Carmela era una madre de las de antes, de las entregadas de
verdad, de las que habían encontrado en la maternidad la culminación a todos
sus anhelos. Ella era feliz dando y el dar se había convertido en su única
aspiración y en su forma de vida. Ni sus hijos, ni su marido le habían dicho
nada nunca, porque era muy cómodo tenerlo siempre todo hecho y recibir tanto
cariño y entrega. Eran una familia feliz hasta el día en que Carmela confundió
su bolso con la mochila de la niña y metió en él la merienda de Carmelita.
Cuando Carmela introdujo la mano para sacar el rosario en la reunión
parroquial, palpó la merienda y, sin pensarlo demasiado, se la fue comiendo a
pellizcos mientras sus contertulias rezaban los Misterios.
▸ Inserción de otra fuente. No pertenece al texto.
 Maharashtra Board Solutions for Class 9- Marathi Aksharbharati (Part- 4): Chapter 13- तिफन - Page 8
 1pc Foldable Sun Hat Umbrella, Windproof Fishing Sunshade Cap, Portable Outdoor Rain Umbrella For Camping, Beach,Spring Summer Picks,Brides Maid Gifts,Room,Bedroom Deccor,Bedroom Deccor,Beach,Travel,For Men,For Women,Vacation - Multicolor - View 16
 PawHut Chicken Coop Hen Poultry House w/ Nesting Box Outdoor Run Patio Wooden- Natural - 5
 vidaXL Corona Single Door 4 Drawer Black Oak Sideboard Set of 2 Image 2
Algo tenía el
bocadillo de nocilla, quizás demasiado amor, como siempre, que a Carmela le
hizo sentirse muy bien.
Su propio amor de vuelta, la hizo viajar a la etapa de su vida en
la que ser amada era lo suyo.
Cuando salió de la parroquia, se compró un helado de tuti fruti
que era su sabor preferido (le costó un par de minutos recordarlo) pero que
nunca podía ser el elegido porque siempre compraban el helado por litros para
llevarlo a casa y había que agradar al resto de la familia. Siguió dando un
paseo, no corriendo como siempre para llegar pronto a casa y seguir trajinando,
y se metió en la peluquería. Allí se lo hizo todo y salió con diez años menos.
La mar de satisfecha se sentó en una terraza a tomar un café. Un zascandil
quiso entablar conversación, pero Carmela no necesitaba a nadie y pidió otro
café. Se le hacía tarde y aun no sabía ni qué hacer para comer; así que yendo a
casa sin prisas y por el camino más largo, recogió una propaganda de Telepizza
que vio prendida en un parabrisas.
Carmela respiraba cada vez con más plenitud, como si se hubiera
quitado de encima un montón de pesares a los que iba, poco a poco, dando
nombre. Se miraba en cada escaparate y pensaba “soy Carmela”, soy yo.¡Hacia
tanto tiempo que no decía "yo"!
Llegó a su casa se puso el bañador (de quince temporadas a tras),
cogió la toalla y unas gafas de sol de esas que vienen con las revistas y se
tendió en la terraza. Allí se la encontró la familia y casi al mismo tiempo
llegó la pizza que había encargado antes de tumbarse a la bartola. Todos
celebraron la pizza y a su madre le dejaron el borde quemado. Ella se levantó
con calma y se fue al bar de la esquina a comerse lo que fuera. Nadie dijo
nada.
Carmela dejó de hacer camas, meriendas, de dar consejos… pero
empezó a sonreír todo el rato. Su felicidad les hacía felices aunque no sabían
por qué.
A Carmela, el amor a sí misma le hacía sentirse bien. Con el
tiempo su familia consiguió adaptarse a un nuevo miembro egoísta que,
queriéndoles menos, les obligaba a quererla a ella más.
Carmela bordó su última labor, un cuadro que llevó a enmarcar y
colgó en el comedor:
“Hay que quererse porque si no, dejan de hacerlo. No queriéndote,
no te quieren, queriéndote, te quieren más”.